As of 16 July 2013, 35 pts were enrolled (28 DLBCL, 1 transformed follicular, 1 Burkitt, and 5 mantle cell) with data entered for 32 pts (21 male) at time of data cut-off (part 1, n=13; part 2, n=19 MLN8237: 30 mg, n=4; 40 mg n=12; 50 mg, n=3). 1 pt in the MR cohort and 8 pts in the MRV cohorts continue on treatment. Pt demographics, exposure, and safety data are shown in the table. MR was well tolerated with 1 DLT; therefore M 50 mg BID x 7 d + R 375mg/m2 was the recommended regimen for this doublet. For the MRV triplet the RP2D was M 40 mg BID. Common grade (G) ≥3 drug-related AEs across the cohorts included: thrombocytopenia, leukopenia, neutropenia, fatigue and anemia. To date, 26 pts have discontinued treatment (15 progressive disease PD, 5 AEs including 2 unrelated deaths, unrelated G4 T7 spinal cord mass and compression, G1 related pulmonary fibrosis, G2 unrelated cough and dysphagia, 3 symptomatic deterioration, 2 other, 1 withdrawal by subject). An additional unrelated, on-study death occurred in a pt who had discontinued treatment due to PD. At the MR RP2D combination, MLN8237 median Tmax was 2 hr and geometric mean steady-state AUC0-12hr was 18,960 nM*hr (n=11, CV: 61.2%), which is consistent with what was achieved in M single agent at 50 mg BID. Assessment of the effect of MLN8237 on vincristine PK is ongoing. 12 pts administered MR were response evaluable; 1 50 y male pt with DLBCL had a complete response (CR), 2 pts had partial response (PR) including one 79 y male pt with DLBCL ongoing at 29 cycles, and 5 pts had stable disease (SD) for up to 13 cycles. 8 MRV pts are currently response evaluable (M 30 mg, n=3; 40 mg, n=5); one 78 y male pt with DLBCL in the 30 mg cohort had CR; at the RP2D (40 mg BID cohort) one 71 y male with non- germinal center B-cell-like DLBCL and having progressed following prior transplant had CR; one 66 y male pt with large B-cell had PR, 5 pts had SD. Response assessments are pending for 5 pts. Enrollment continues to the MRV RP2D to complete the required number of PK-evaluable pts.

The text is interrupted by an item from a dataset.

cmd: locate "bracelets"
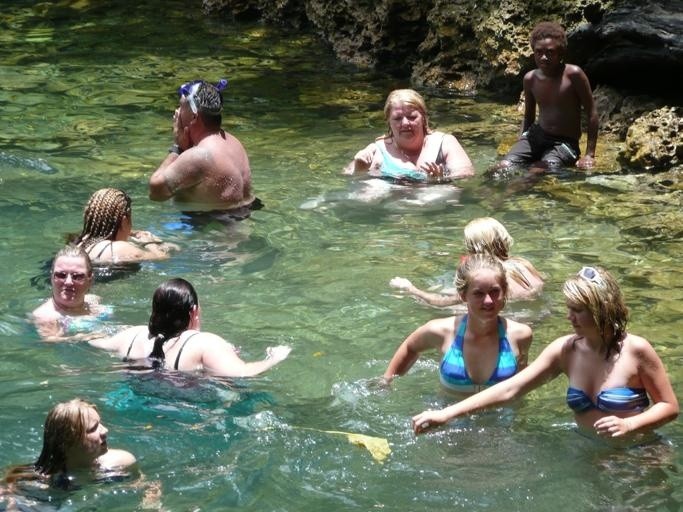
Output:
[143,239,159,247]
[168,146,184,155]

MR ± V is overall well tolerated and has shown preliminary anti-tumor activity in pts with relapsed/refractory B-cell lymphomas.

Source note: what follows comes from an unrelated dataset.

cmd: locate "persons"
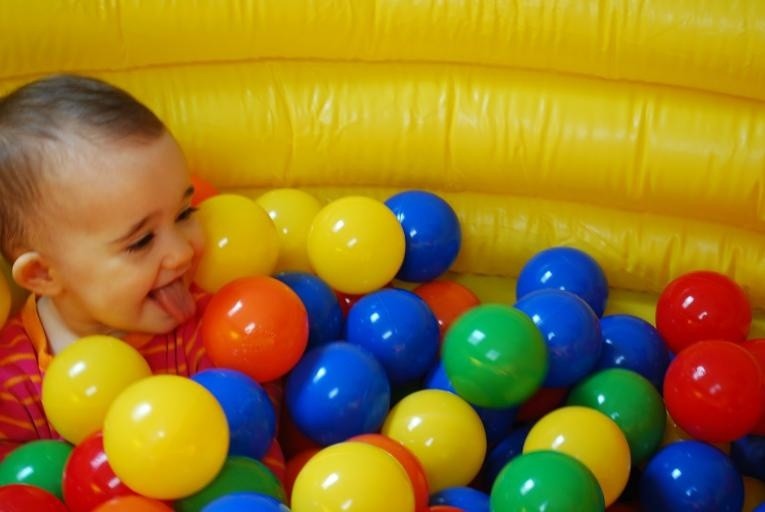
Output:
[0,74,290,491]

Off Label Use: Use of the investigational agent MLN8237 in combination in patients with aggressive B-cell NHL. Persky:Millennium: The Takeda Oncology Company: Research Funding. Mahadevan:Novartis: Honoraria; Millennium: The Takeda Oncology Company: Honoraria. Miller:Spectrum: Research Funding; Abbott Laboratories: Research Funding. Hayslip:Celgene: Research Funding. Park:TEVA: Research Funding; Seattle Genetics, Inc.: Research Funding. Ruan:Seattle Genetics, Inc.: Membership on an entity's Board of Directors or advisory committees; Celgene: Consultancy, Membership on an entity's Board of Directors or advisory committees, Research Funding. Rosen:Disney Family Cancer Center: Research Funding. Padmanabhan Iyer:Millennium: The Takeda Oncology Company: Research Funding. Zhang:Takeda Pharmaceutical Company Ltd.: Equity Ownership; Millennium: The Takeda Oncology Company: Employment. Zhou:Millennium: The Takeda Oncology Company: Employment. Dansky Ullmann:Millennium: The Takeda Oncology Company: Employment. Leonard:Millennium: The Takeda Oncology Company: Employment, Equity Ownership.